Elementary educators of the year
» Barbara Stansbury, St. Michael School, South Sioux City, Neb.
Stansbury has shown the importance of loving all creatures during her 42 years of teaching at St. Michael, with all but two of those years in third grade.
Stansbury's classroom has been home to a variety of animals, including hamsters, gerbils, guinea pigs, tadpoles, fish, turtles and the current favorite, Benjamin the Bunny. Colleagues say students learn love, respect and responsibility caring for the animals. In 2011, school officials called on her to teach a newly consolidated third and fourth grade, which required a new curriculum and a new style of teaching.
Stansbury earned a bachelor's degree in elementary education from the University of Northern Iowa.
» Michael Hartigan, Christ the King, Omaha
Hartigan, who has taught P.E. and health to first- through eighth-graders at Christ the King for 21 years, was described as not just a teacher but a role model.
Over the years, he's coached baseball, basketball, volleyball and track. He arrives at 7 a.m. to work with students on fitness and to master skills. During lunch and recess, he helps students develop better organizational and study skills. He also teaches middle school students how to become Catholic leaders during weekly meetings and teaches fifth-grade religion classes on Wednesday nights.
Former student Maggie Neary said Hartigan encourages everyone to find a passion and obviously has found his own in teaching. “He is truly a 'man for others' and an everyday hero,” she said.
Hartigan holds a bachelor's in education from Creighton University and is continuing graduate course work. In his 28th year of teaching, he taught at Immaculate Conception School/All Saints School before joining Christ the King in 1992.
Special education and inner-city educators of the year
» Katie Barmettler, Sacred Heart, Omaha
Before returning to Omaha in 2008, Barmettler taught in Kansas City, Kan., St. Louis and Las Vegas, where she also worked as an educational computing strategist, curriculum specialist and district administrator for drug, alcohol and violence prevention programs.
In Omaha, she became principal at St. Richard School. When the announcement came that the school would close the next year, she is credited with keeping the school community calm and focused on students.
Most of her staff and students followed her to Sacred Heart, where she serves as principal. Within months, she established a seven-year plan for instruction as well as plans for professional development, facility improvements and community involvement. Later, she established a student achievement plan, obtained outside accreditation and expanded athletic and student activities.
Barmettler has a bachelor's degree in education from the University of Kansas, a master's degree in education from Maryville University in St. Louis, an education specialist degree in administration from Nova Southeastern University in Las Vegas, and she recently completed the Catholic School Leadership Program at Creighton University.
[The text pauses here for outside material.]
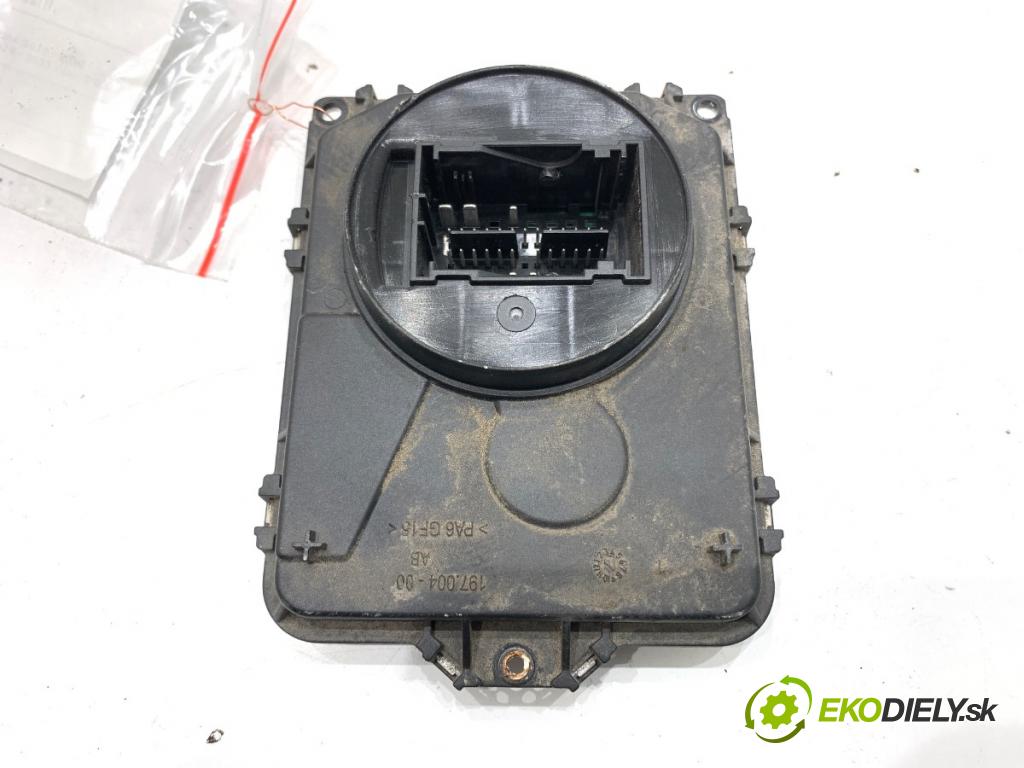 VW TIGUAN SUV 2017 110 kW 2.0 TDI 4motion 1968 Menič XENON 8V0907399B (Riadiaca jednotka xenónu)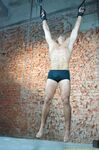 Judoist Vitaly In Slavery - Final Part - RusCapturedBoys - Russian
» Nancy Gillpatrick, St. Bernard, Omaha
Gillpatrick, a music teacher, started her career as a part-time band instructor in Elgin, Neb. She then taught first- through fourth-grade music at Brownell-Talbot in Omaha before joining St. Bernard, where she's been for the past 30 years. She's stepped in where needed, going back to school to get an endorsement in library science when the school needed a librarian and taking Spanish so she could teach introductory Spanish when the school added that program.
Gillpatrick directs the school's annual Christmas program and junior high musical, coaches the school's Bible Bowl, Quiz Bowl and Wits Clash teams and plays piano at weekly school Masses.
“I don't know what we would ever do without Mrs. Gillpatrick” is a common refrain from co-workers, said former Principal James Daro.
Gillpatrick has a bachelor's degree in music education (K-12) from the University of Nebraska-Lincoln and a K-12 library media specialist endorsement from the University of Nebraska at Omaha.